▸ **Supplied text**:

East of Downer's, in the hamlet of Amsden, Branch Brook came roaring in from Felchville, the major settlement in Reading just to the north. There, two brooks merge with Branch Brook. amassing a powerful body of water.
It was these brooks, according to a letter in the archives of the Weathersfield Historical Society, that wiped out every bridge in Felchville in the freshet of 1869.
The settlement of Amsden was founded by Charles Amsden as he is built his fortune on limestone. Arriving in town in 1849, young Amsden worked to develop the lime business with Joseph Craigue who already had a small lime kiln there. Charles Amsden soon married Craigue's daughter. As the business grew, he built two huge kilns, the bases of which may still be seen in Amsden Hollow.
This year, on August 28th , when the raging waters of Branch Brook turned down Amsden School Road, they leaped their banks and flooded across the road. Part of the route of the historic Crown Point Road in Weathersfield parallels Amsden School Road. The Eleven Mile Marker (11 miles from the beginning of the road in Charlestown) sits at the entrance to a driveway. The Marker was flooded, but did not move.
The water rushed ahead flooding two private homes forcing the residents to evacuate. The second home had once been the old Amsden District #8 schoolhouse, gift of Charles Amsden in 1884. It served as a school until 1965.

▸ **Information supplied**:

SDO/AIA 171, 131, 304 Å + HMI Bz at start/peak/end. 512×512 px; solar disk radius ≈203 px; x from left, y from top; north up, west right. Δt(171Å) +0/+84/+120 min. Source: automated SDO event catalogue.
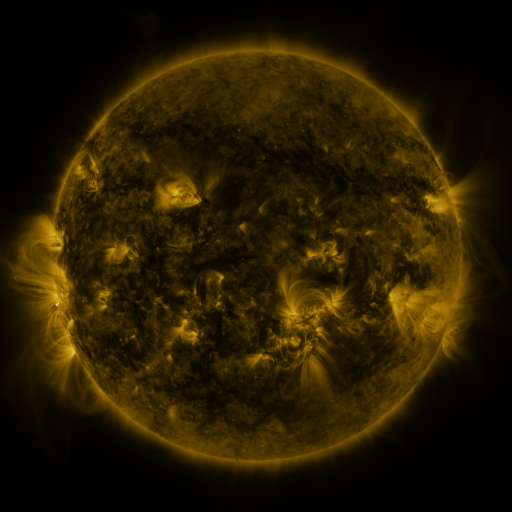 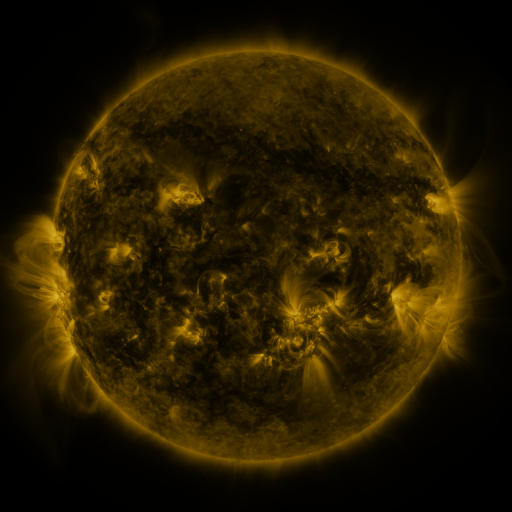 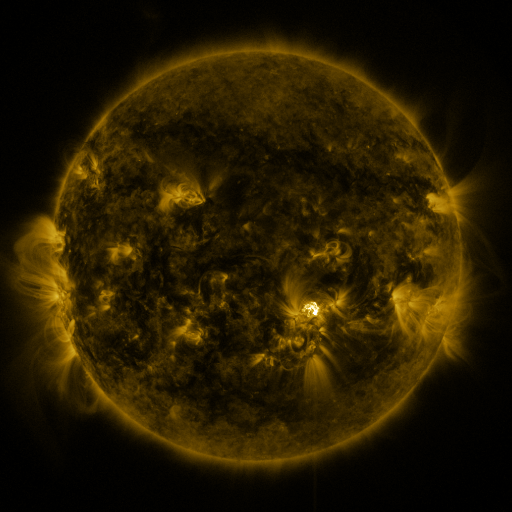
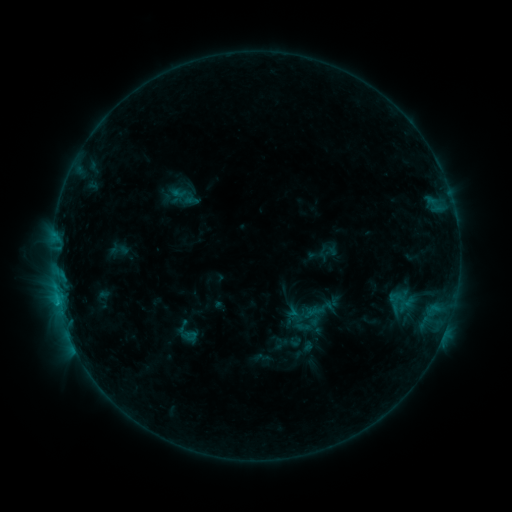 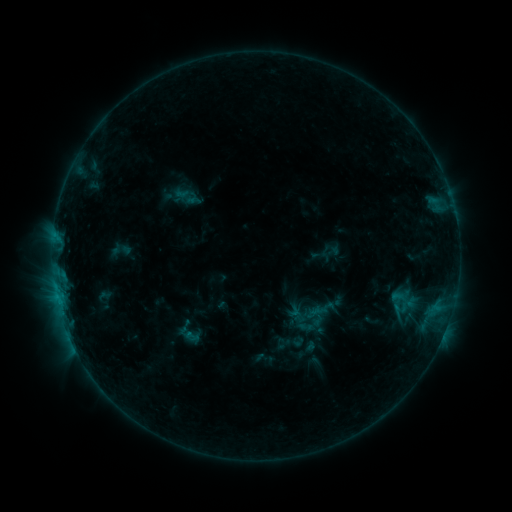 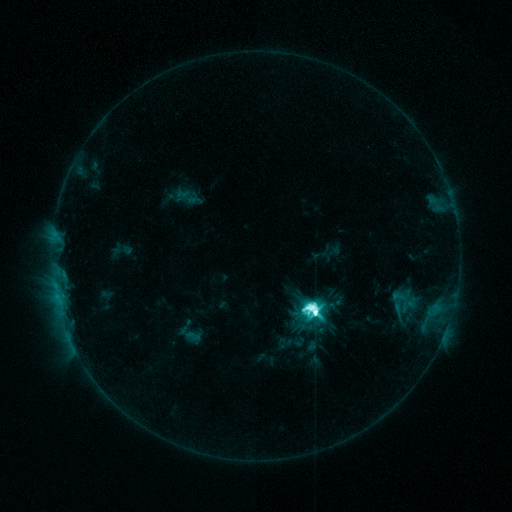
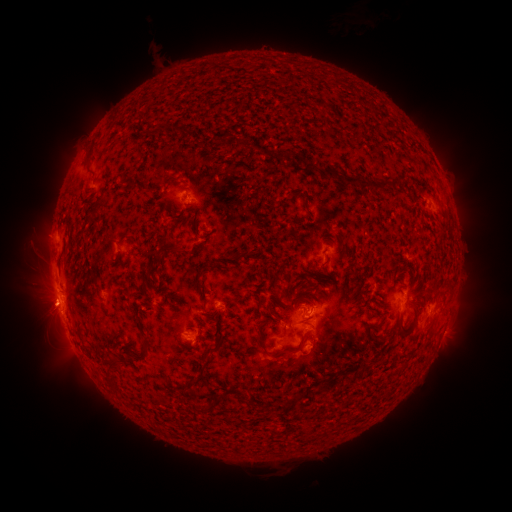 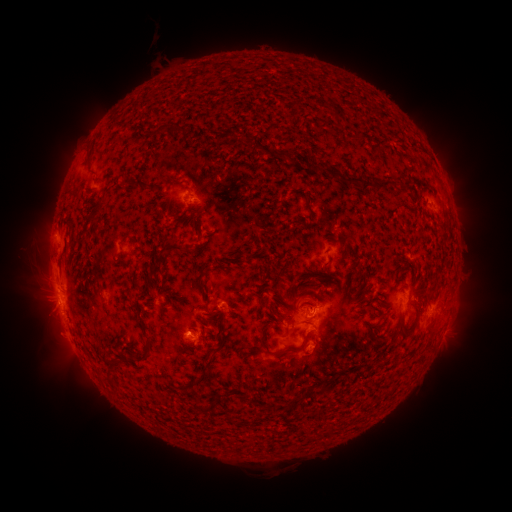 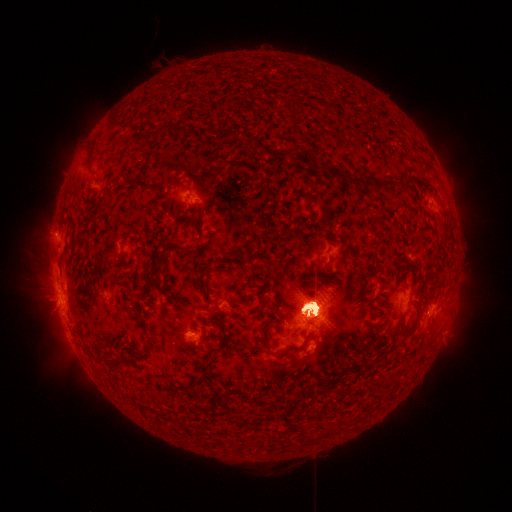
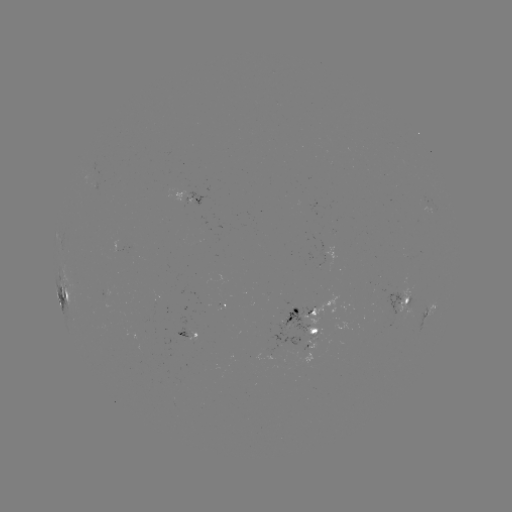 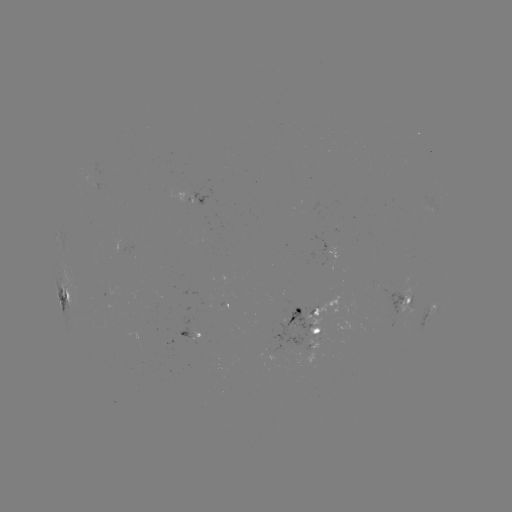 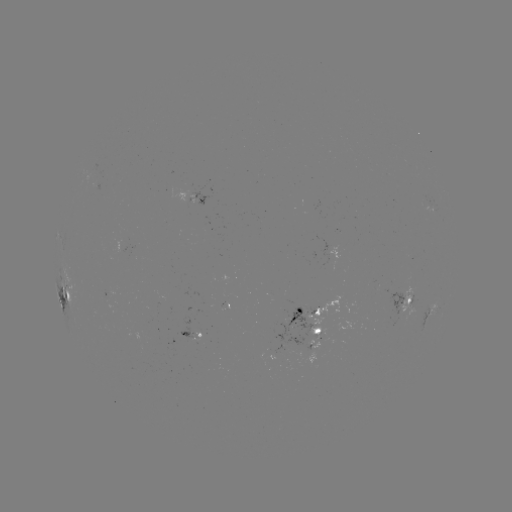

▸ **Tasks and exercises**:
1 - Reproduce the Amsden text starting with "The water rushed" and going on through "school until 1965.", swapping "schoolhouse" for "school building".
2 - Summarize the Amsden text in three sentences.

▸ **Worked solutions**:
1 -
The water rushed ahead flooding two private homes forcing the residents to evacuate. The second home had once been the old Amsden District #8 school building, gift of Charles Amsden in 1884. It served as a school until 1965.

2 - Branch Brook flows into the hamlet of Amsden from Felchville, where two brooks join it, and a letter in the Weathersfield Historical Society archives says those brooks wiped out every bridge in Felchville in the freshet of 1869. Amsden was founded by Charles Amsden, who arrived in 1849, developed the lime business with Joseph Craigue, and built two huge kilns. On August 28th of this year, Branch Brook flooded across Amsden School Road and into two homes, one of them the old Amsden District #8 schoolhouse that Charles Amsden gave in 1884.